A drought has formally been declared in the East Anglian region following prolonged dry weather and a significant lack of rainfall across England.

The Environment Agency (EA) decided today (Friday) to move eight out of the 14 areas in England into drought status, which also includes Herts and North London and Lincolnshire and Northamptonshire.

The EA says the drought announcement was based on data including rainfall, river flows, groundwater levels, reservoir levels, and the dryness of soils), as well as the impacts these conditions are having on public water supply, water users such as farmers, and the environment.

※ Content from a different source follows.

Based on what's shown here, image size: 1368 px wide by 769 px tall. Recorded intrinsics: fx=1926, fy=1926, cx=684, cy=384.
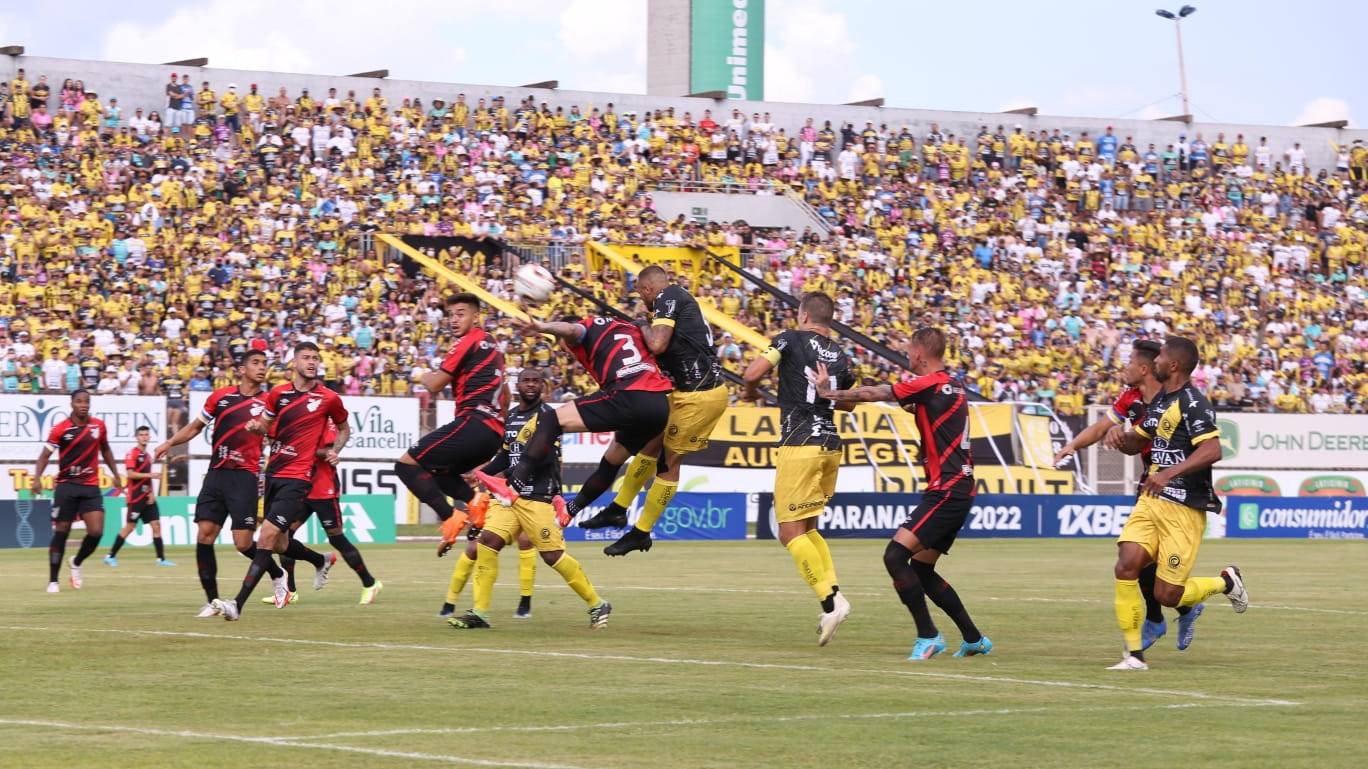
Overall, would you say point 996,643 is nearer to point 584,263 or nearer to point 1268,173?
point 584,263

The EA had convened in July with the National Drought Group to discuss the lack of rainfall and placed the country in 'prolonged dry, weather, status, which has now been updated to 'drought' status.

Drought status is the second of four emergency dry weather stages, and now the EA will coordinate the response with water companies.

Water minister Steve Double said: "All water companies have reassured us that essential supplies are still safe, and we have made it clear it is their duty to maintain those supplies.

"We are better prepared than ever before for periods of dry weather, but we will continue to closely monitor the situation, including impacts on farmers and the environment, and take further action as needed."

While moving into drought status does not automatically trigger actions itself, water companies will be expected to roll out and initiate their agreed drought plans.

Anglian Water's drought plan will provide an overview of how it proposes to manage water resources during a drought to protect public water supplies.

Ciaran Nelson, a spokesperson for Anglian Water, said: “Today’s declaration of drought across the region we supply serves to underline the seriousness of the situation.

"But because of the investments we’ve made and the support of our customers, we still do not envisage needing a hosepipe ban in our region this summer.

“Just because we don’t have a hosepipe ban, though, doesn’t mean people can be reckless with water. The less we and our customers use, the more can be left in the environment."